Records provided:
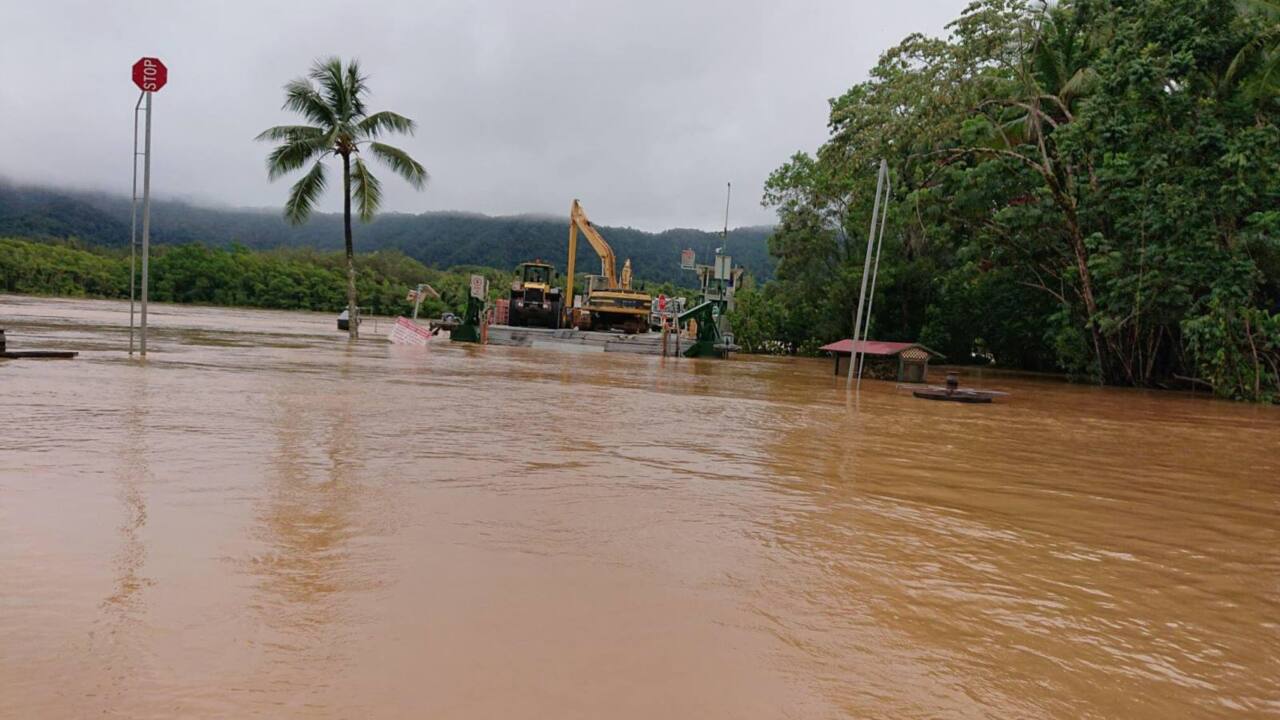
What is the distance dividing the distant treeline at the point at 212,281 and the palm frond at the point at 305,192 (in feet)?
152

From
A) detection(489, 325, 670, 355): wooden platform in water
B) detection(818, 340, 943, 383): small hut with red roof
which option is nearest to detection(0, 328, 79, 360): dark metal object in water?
detection(818, 340, 943, 383): small hut with red roof

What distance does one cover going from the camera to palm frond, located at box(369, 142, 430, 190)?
87.5 ft

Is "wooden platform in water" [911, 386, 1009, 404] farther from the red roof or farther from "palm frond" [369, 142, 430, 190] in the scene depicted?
"palm frond" [369, 142, 430, 190]

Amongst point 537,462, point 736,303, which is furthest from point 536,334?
point 537,462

Short task:
Can you rewrite the listing from the line with "Amongst point 537,462, point" through the end of the listing, swapping "furthest" for "farthest" and keeping everything else the same?

Result of the exercise:
Amongst point 537,462, point 736,303, which is farthest from point 536,334?
point 537,462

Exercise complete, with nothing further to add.